■ What is needed: Exclude the pictures, then repeat the remaining data exactly.
----
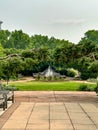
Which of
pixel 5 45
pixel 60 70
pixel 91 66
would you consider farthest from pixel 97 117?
pixel 5 45

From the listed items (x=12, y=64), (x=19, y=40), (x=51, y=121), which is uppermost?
(x=19, y=40)

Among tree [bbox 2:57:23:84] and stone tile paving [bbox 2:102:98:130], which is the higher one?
tree [bbox 2:57:23:84]

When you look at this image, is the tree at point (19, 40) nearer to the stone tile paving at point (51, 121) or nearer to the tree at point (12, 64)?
the tree at point (12, 64)

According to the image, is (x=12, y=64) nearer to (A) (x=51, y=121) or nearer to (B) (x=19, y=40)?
(A) (x=51, y=121)

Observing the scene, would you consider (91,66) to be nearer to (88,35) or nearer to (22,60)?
(22,60)

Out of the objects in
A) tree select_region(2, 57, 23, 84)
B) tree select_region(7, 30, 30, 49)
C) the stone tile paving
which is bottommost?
the stone tile paving

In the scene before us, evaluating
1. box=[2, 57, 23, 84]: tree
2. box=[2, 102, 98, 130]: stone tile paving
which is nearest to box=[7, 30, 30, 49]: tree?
box=[2, 57, 23, 84]: tree

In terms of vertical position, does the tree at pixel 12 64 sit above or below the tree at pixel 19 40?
below

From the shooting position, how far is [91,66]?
75.2 feet

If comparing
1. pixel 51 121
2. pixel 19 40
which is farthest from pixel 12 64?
pixel 19 40

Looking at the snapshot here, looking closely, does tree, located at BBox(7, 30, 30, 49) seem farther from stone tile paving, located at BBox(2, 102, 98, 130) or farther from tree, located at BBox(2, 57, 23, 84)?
stone tile paving, located at BBox(2, 102, 98, 130)

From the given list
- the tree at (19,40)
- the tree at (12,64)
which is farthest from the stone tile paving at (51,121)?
the tree at (19,40)

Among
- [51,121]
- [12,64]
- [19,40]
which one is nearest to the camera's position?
[51,121]

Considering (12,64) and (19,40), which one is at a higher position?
(19,40)
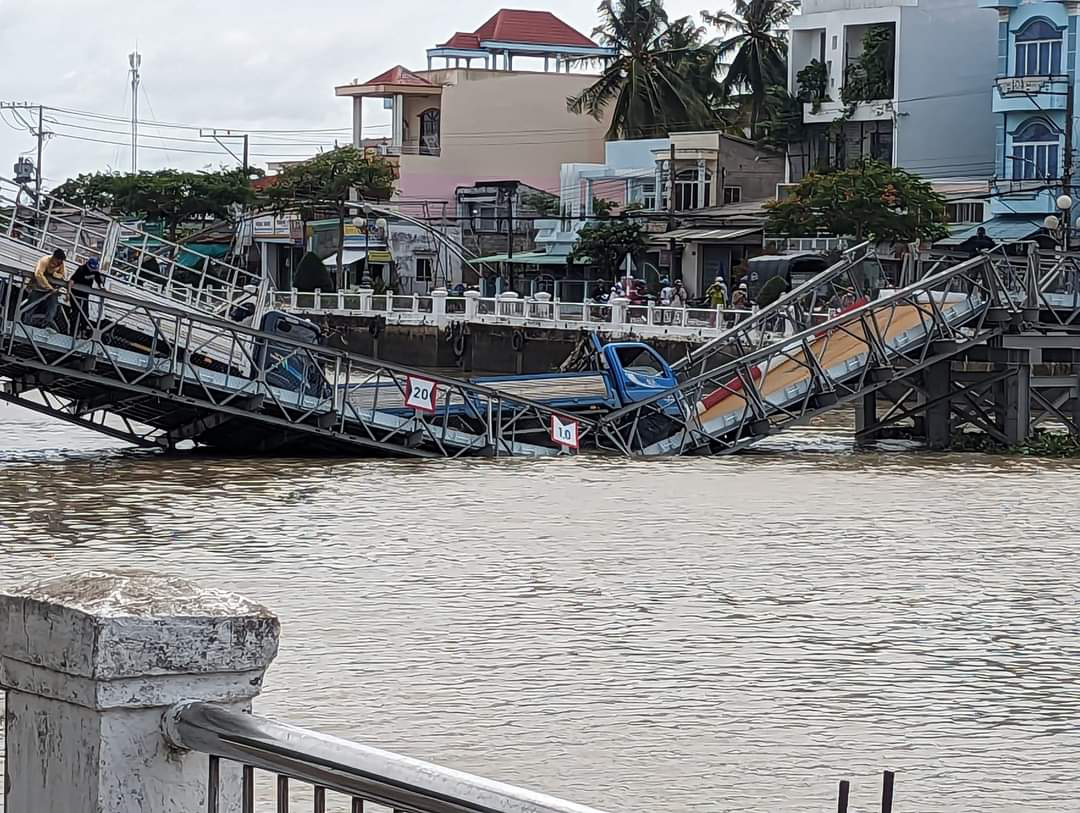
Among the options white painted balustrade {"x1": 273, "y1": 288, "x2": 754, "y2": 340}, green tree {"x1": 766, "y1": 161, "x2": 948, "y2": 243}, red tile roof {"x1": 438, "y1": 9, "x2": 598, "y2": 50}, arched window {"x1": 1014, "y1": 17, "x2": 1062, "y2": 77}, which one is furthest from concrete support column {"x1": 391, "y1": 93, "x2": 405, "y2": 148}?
green tree {"x1": 766, "y1": 161, "x2": 948, "y2": 243}

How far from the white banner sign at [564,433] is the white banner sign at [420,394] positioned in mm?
1730

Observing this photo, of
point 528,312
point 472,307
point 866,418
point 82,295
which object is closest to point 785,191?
point 472,307

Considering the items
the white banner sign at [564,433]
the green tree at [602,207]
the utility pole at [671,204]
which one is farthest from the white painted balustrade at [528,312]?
the white banner sign at [564,433]

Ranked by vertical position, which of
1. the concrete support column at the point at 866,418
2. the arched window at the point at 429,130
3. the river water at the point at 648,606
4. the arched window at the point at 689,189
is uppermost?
the arched window at the point at 429,130

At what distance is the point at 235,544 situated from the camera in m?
17.3

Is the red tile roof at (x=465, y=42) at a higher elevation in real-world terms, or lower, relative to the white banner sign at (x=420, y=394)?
higher

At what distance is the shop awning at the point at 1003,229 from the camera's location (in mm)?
54406

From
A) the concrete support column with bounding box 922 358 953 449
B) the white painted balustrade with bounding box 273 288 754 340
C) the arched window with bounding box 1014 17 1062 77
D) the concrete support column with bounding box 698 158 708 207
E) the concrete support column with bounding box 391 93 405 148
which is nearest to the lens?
the concrete support column with bounding box 922 358 953 449

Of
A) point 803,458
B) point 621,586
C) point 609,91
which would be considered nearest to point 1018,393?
point 803,458

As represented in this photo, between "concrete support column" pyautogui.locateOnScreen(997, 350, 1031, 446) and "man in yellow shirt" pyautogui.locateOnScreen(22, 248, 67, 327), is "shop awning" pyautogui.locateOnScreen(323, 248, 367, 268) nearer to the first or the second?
"concrete support column" pyautogui.locateOnScreen(997, 350, 1031, 446)

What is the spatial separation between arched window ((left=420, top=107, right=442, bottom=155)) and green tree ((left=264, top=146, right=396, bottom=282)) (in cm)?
1197

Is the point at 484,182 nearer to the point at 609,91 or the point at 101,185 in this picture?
the point at 609,91

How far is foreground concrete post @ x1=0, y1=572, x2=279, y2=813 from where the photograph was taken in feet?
11.8

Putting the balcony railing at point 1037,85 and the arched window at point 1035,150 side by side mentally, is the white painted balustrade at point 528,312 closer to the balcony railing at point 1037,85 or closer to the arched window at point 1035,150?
----
■ Task response:
Which of
pixel 5 45
pixel 60 70
pixel 91 66
would you consider farthest from pixel 97 117?
pixel 5 45

From the listed items (x=12, y=64), (x=19, y=40), (x=51, y=121), which is uppermost?
(x=19, y=40)

Among tree [bbox 2:57:23:84] and stone tile paving [bbox 2:102:98:130], which is the higher one?
tree [bbox 2:57:23:84]

When you look at this image, is the tree at point (19, 40) nearer to the stone tile paving at point (51, 121) or nearer to the tree at point (12, 64)?
the tree at point (12, 64)

According to the image, is (x=12, y=64) nearer to (A) (x=51, y=121) or nearer to (B) (x=19, y=40)?
(A) (x=51, y=121)

Observing the scene, would you consider (91,66) to be nearer to (88,35) or nearer to (22,60)?
(22,60)

Out of the objects in
A) tree select_region(2, 57, 23, 84)
B) tree select_region(7, 30, 30, 49)
C) the stone tile paving
which is bottommost?
the stone tile paving

In the scene before us, evaluating
1. box=[2, 57, 23, 84]: tree
2. box=[2, 102, 98, 130]: stone tile paving
which is nearest to box=[7, 30, 30, 49]: tree?
box=[2, 57, 23, 84]: tree

In terms of vertical position, does the tree at pixel 12 64 sit above or below the tree at pixel 19 40?
below

From the shooting position, how far is [91,66]?
75.2 feet

If comparing
1. pixel 51 121
2. pixel 19 40
which is farthest from pixel 12 64?
pixel 19 40

Looking at the snapshot here, looking closely, does tree, located at BBox(7, 30, 30, 49) seem farther from stone tile paving, located at BBox(2, 102, 98, 130) or farther from tree, located at BBox(2, 57, 23, 84)?
stone tile paving, located at BBox(2, 102, 98, 130)

From the given list
- the tree at (19,40)
- the tree at (12,64)
which is farthest from the stone tile paving at (51,121)?
the tree at (19,40)

Among
- [51,121]
- [12,64]
- [19,40]
which one is nearest to the camera's position?
[51,121]

Considering (12,64) and (19,40), which one is at a higher position?
(19,40)
Among the options white painted balustrade {"x1": 273, "y1": 288, "x2": 754, "y2": 340}, green tree {"x1": 766, "y1": 161, "x2": 948, "y2": 243}, red tile roof {"x1": 438, "y1": 9, "x2": 598, "y2": 50}, arched window {"x1": 1014, "y1": 17, "x2": 1062, "y2": 77}, which one is furthest from concrete support column {"x1": 391, "y1": 93, "x2": 405, "y2": 148}?
green tree {"x1": 766, "y1": 161, "x2": 948, "y2": 243}

How far from the white banner sign at [564,433] is the white banner sign at [420,394] positioned in mm?
1730

Observing this photo, of
point 528,312
point 472,307
point 866,418
point 82,295
which object is closest to point 785,191?
point 472,307

Considering the items
the white banner sign at [564,433]
the green tree at [602,207]
the utility pole at [671,204]
which one is farthest from the white painted balustrade at [528,312]?
the white banner sign at [564,433]

Ranked by vertical position, which of
1. the concrete support column at the point at 866,418
2. the arched window at the point at 429,130
3. the river water at the point at 648,606
4. the arched window at the point at 689,189
is uppermost?
the arched window at the point at 429,130

At what distance is the point at 235,544 situated from the camera in m?
17.3

Is the red tile roof at (x=465, y=42) at a higher elevation in real-world terms, or lower, relative to the white banner sign at (x=420, y=394)?
higher

At what distance is the shop awning at the point at 1003,229 from the camera's location (in mm)?
54406

From
A) the concrete support column with bounding box 922 358 953 449
B) the white painted balustrade with bounding box 273 288 754 340
C) the arched window with bounding box 1014 17 1062 77
D) the concrete support column with bounding box 698 158 708 207
E) the concrete support column with bounding box 391 93 405 148
which is nearest to the lens?
the concrete support column with bounding box 922 358 953 449

Of
A) point 803,458
B) point 621,586
C) point 609,91
which would be considered nearest to point 1018,393?
point 803,458

As represented in this photo, between "concrete support column" pyautogui.locateOnScreen(997, 350, 1031, 446) and "man in yellow shirt" pyautogui.locateOnScreen(22, 248, 67, 327), is "shop awning" pyautogui.locateOnScreen(323, 248, 367, 268) nearer to the first or the second?
"concrete support column" pyautogui.locateOnScreen(997, 350, 1031, 446)

What is the spatial separation between arched window ((left=420, top=107, right=442, bottom=155)) and green tree ((left=264, top=146, right=396, bottom=282)) (in cm)?
1197

Is the point at 484,182 nearer to the point at 609,91 or the point at 101,185 in this picture?
the point at 609,91

How far is foreground concrete post @ x1=0, y1=572, x2=279, y2=813 from where the photograph was taken in feet?
11.8

Putting the balcony railing at point 1037,85 and the arched window at point 1035,150 side by side mentally, is the white painted balustrade at point 528,312 closer to the balcony railing at point 1037,85 or closer to the arched window at point 1035,150?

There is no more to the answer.